Kyenge: "Io di colore? No, nera e fiera"


Cécile Kyenge ha 48 anni ed è un medico oculista. Nel 2009 è stata eletta consigliere comunale della provincia di Modena con il PD. È responsabile per l’Emilia Romagna delle politiche dell’immigrazione del PD. Nel febbraio 2013 è stata eletta alla Camera sempre con il PD.


Ora, Cécile Kyenge,  è il ministero per l’Integrazione del Governo Letta.


Nei giorni scorsi il ministro è stata oggetto di attacchi intolleranti, anche da parte di esponenti politici. Nella sua prima conferenza stampa, il ministro dell’Integrazione Cécile Kyenge ha detto a tal proposito:


«Io non sono di colore, io sono nera»

Il ministro – che ha ribadito «con fierezza» la sua origine congolese – ha invitato a «iniziare a utilizzare le terminologie giuste e i modi giusti per chiamare le persone».

Il ministro Kyenge ha affermato inoltre che la risposta risiede nel dialogo e nella conoscenza, per "abbattere i muri". "Non ho risposto personalmente a questi attacchi - ha spiegato - anche perché mi sono sentita abbastanza tutelata e ho avuto il sostegno di tutti i componenti del governo". Secondo il ministro, comunque, la sua nomina a un dicastero è "un cambiamento che doveva esserci in Italia".

Soprattutto un grazie lo ha voluto rivolgere all'altro ministro Josefa Idem, "ma - ha sottolineato - una solidarietà mi è giunta da parte degli altri esponenti del governo".

Il ministro Kyenge ha aggiunto: "L'Italia non è un Paese razzista, ha una tradizione di accoglienza e di ospitalità. Bisogna valorizzare questa tradizione". Gli attacchi sono "singole voci, che non sono la maggioranza, solo di chi urla di più"

Ma le vere risposte "agli attacchi contro la mia nomina deve arrivare dalla società civile, le dà quell'altra parte dell'Italia, quella dell'accoglienza e dell'ospitalità e ringrazio le tante persone e le istituzioni per come hanno reagito".

Anche la rubrica  "Buongiorno" di Massimo Gramellini di quest'oggi, ci racconta una bella storia di integrazione

Nadira è nata in Algeria da madre turca e padre mezzo tedesco e mezzo berbero. Quando le chiedono di che razza è, risponde: umana. Suo padre, Rachid Haraigue, ha combattuto il colonialismo francese e poi l’integralismo islamico, da presidente della Federcalcio algerina aprì alle donne gli stadi, ma soprattutto gli studi: chiamava la cultura «il passaporto delle algerine per il viaggio verso la libertà».

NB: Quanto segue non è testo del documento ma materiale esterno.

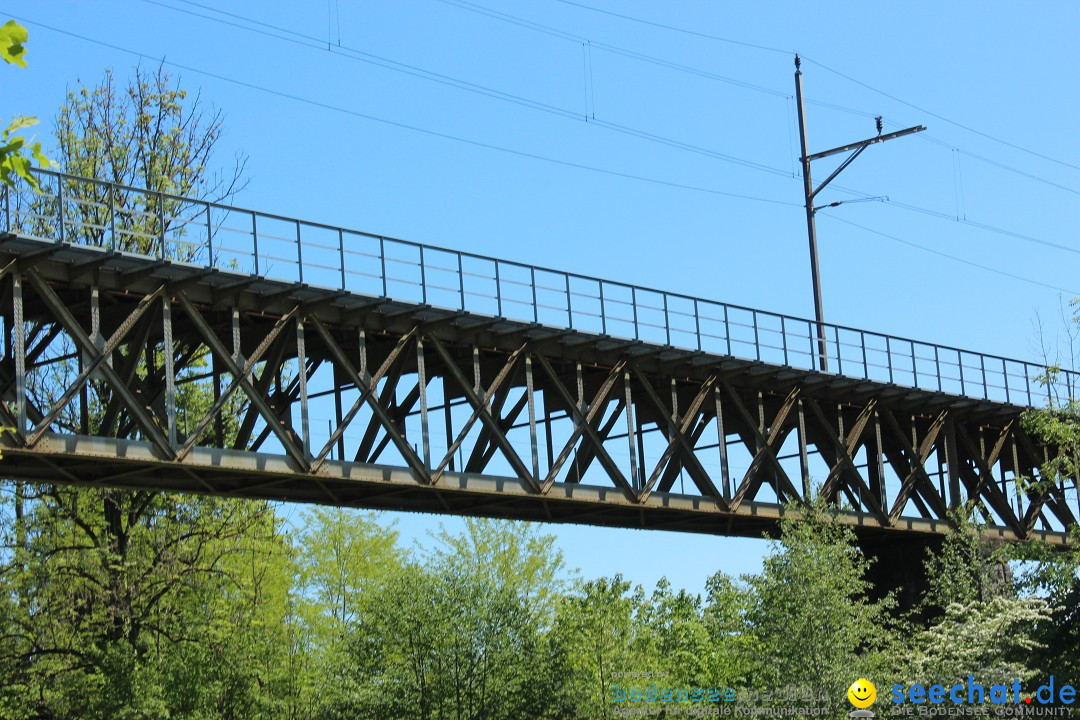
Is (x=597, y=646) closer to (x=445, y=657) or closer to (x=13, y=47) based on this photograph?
(x=445, y=657)

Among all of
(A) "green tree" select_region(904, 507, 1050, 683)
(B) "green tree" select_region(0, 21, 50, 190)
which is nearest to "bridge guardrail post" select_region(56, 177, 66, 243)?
(B) "green tree" select_region(0, 21, 50, 190)

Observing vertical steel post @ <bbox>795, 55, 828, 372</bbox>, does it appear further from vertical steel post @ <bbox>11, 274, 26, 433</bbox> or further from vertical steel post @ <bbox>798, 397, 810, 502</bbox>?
vertical steel post @ <bbox>11, 274, 26, 433</bbox>

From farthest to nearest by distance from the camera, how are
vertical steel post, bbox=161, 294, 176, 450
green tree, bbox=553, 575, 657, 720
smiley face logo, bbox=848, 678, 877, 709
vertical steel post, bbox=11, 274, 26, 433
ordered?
green tree, bbox=553, 575, 657, 720
smiley face logo, bbox=848, 678, 877, 709
vertical steel post, bbox=161, 294, 176, 450
vertical steel post, bbox=11, 274, 26, 433

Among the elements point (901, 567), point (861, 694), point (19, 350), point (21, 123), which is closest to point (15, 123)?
point (21, 123)

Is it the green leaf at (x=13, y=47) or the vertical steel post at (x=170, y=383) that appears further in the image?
the vertical steel post at (x=170, y=383)

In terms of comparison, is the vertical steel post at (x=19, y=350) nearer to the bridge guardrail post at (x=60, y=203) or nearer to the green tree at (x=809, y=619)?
the bridge guardrail post at (x=60, y=203)

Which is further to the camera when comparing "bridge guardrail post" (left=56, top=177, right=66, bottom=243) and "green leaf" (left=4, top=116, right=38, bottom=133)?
"bridge guardrail post" (left=56, top=177, right=66, bottom=243)

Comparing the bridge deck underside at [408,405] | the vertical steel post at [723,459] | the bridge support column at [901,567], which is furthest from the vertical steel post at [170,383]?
the bridge support column at [901,567]

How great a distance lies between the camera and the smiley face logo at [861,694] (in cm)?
3569

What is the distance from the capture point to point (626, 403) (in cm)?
3703

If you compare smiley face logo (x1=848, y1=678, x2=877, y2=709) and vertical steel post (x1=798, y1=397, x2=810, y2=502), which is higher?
vertical steel post (x1=798, y1=397, x2=810, y2=502)

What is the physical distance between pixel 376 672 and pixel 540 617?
5639mm

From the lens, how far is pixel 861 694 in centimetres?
3584

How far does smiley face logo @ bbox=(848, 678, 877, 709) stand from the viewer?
35.7 meters
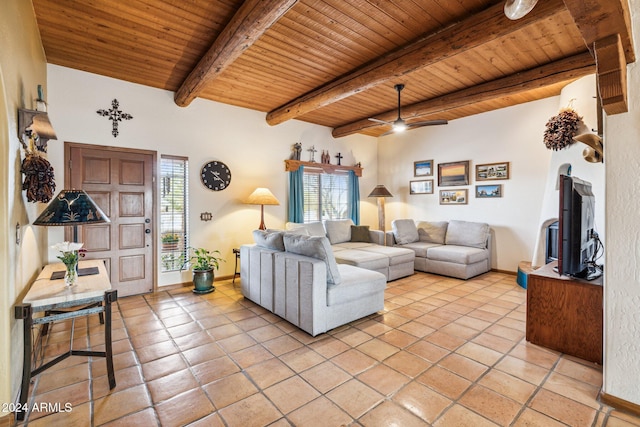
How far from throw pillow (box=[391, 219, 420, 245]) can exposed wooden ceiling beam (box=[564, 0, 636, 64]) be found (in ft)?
14.0

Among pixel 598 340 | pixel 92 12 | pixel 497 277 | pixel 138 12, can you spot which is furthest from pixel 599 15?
pixel 497 277

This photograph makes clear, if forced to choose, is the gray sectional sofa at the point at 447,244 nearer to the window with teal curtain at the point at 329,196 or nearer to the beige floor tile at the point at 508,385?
the window with teal curtain at the point at 329,196

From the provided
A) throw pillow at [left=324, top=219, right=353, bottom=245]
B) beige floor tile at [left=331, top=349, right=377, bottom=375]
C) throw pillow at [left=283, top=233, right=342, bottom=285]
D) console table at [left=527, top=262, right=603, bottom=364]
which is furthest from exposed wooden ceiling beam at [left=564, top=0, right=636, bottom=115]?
throw pillow at [left=324, top=219, right=353, bottom=245]

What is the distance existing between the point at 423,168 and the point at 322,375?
5325mm

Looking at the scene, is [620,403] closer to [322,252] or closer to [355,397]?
[355,397]

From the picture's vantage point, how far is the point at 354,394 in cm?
202

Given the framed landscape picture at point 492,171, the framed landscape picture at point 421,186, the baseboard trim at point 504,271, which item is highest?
the framed landscape picture at point 492,171

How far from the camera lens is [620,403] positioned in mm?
1851

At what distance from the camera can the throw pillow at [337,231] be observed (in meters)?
5.73

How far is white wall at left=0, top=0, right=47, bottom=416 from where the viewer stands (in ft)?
5.73

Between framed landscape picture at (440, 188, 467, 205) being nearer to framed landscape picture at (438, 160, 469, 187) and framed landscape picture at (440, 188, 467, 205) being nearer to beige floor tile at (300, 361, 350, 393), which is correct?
framed landscape picture at (438, 160, 469, 187)

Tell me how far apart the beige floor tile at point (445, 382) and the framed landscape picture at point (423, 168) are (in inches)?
191

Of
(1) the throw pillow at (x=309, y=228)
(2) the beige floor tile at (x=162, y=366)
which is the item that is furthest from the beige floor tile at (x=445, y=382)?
(1) the throw pillow at (x=309, y=228)

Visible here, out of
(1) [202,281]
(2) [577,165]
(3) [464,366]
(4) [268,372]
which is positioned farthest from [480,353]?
(1) [202,281]
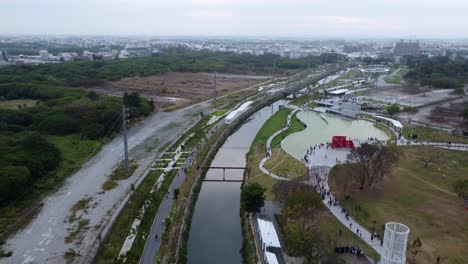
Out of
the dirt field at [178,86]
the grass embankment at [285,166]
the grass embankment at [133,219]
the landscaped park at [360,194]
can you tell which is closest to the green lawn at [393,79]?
the dirt field at [178,86]

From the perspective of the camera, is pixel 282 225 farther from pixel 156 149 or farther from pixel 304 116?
pixel 304 116

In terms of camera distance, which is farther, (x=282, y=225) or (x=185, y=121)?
(x=185, y=121)

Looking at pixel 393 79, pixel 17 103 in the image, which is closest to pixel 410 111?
pixel 393 79

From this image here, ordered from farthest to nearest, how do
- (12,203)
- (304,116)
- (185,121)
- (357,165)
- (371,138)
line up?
(304,116) → (185,121) → (371,138) → (357,165) → (12,203)

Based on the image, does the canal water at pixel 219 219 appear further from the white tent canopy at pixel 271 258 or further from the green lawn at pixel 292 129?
the green lawn at pixel 292 129

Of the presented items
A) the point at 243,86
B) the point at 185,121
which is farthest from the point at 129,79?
the point at 185,121
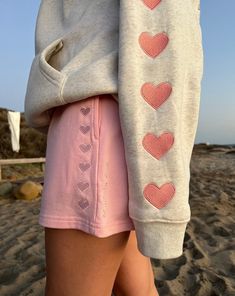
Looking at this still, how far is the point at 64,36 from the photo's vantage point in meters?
0.82

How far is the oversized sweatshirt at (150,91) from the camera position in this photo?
68 cm

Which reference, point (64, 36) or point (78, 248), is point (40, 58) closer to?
point (64, 36)

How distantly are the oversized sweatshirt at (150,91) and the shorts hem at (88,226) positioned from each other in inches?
1.4

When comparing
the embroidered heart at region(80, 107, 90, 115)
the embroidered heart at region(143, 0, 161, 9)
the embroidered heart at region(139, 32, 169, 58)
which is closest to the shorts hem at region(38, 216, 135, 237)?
the embroidered heart at region(80, 107, 90, 115)

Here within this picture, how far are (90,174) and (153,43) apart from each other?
0.32 m

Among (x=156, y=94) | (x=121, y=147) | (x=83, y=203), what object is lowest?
(x=83, y=203)

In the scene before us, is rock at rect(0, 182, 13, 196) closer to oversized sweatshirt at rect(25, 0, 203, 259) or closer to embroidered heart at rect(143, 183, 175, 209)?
oversized sweatshirt at rect(25, 0, 203, 259)

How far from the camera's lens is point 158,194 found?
2.22ft

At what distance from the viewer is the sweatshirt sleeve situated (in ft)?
2.22

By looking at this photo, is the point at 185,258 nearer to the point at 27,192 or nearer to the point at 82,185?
the point at 82,185

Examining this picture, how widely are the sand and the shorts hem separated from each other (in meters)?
1.60

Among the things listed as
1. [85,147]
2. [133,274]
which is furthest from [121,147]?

Si è preso tre pallottole nel cuore, alle otto di un mattino di gennaio. Ma prima era riuscito a far prendere a Nadira quel famoso passaporto. La laurea, il concorso, la borsa di studio per un master dell’Eni a Milano. Nadira ci è arrivata senza un soldo e senza sapere una parola della nostra lingua: la studiava di notte, cenando con lo yogurt risparmiato alla mensa di mezzogiorno. Si è piazzata fra i primi dieci, è stata assunta e si è innamorata di uno degli altri nove. Oggi ha una famiglia e una identità italiane. A tre anni suo figlio sapeva già l’inno di Mameli a memoria e ovviamente glielo aveva insegnato lei, che per l’Italia nutre la passione cieca e assoluta degli amori conquistati con fatica. Ogni volta che c’è un attentato, come quello al carabiniere di Palazzo Chigi, le si risveglia dentro qualcosa di tagliente e pensa al padre, a Falcone e a Borsellino: i suoi eroi.



Il bambino di Nadira ha mille sfumature nel sangue, una più di lei, che nella lettera più patriottica che abbia mai ricevuto scrive: 


«Credo in un Paese dove neri, omosessuali, atei, cristiani, musulmani ed ebrei possano vivere senza essere insultati. Dove una donna nata in Congo possa diventare ministra senza essere insultata».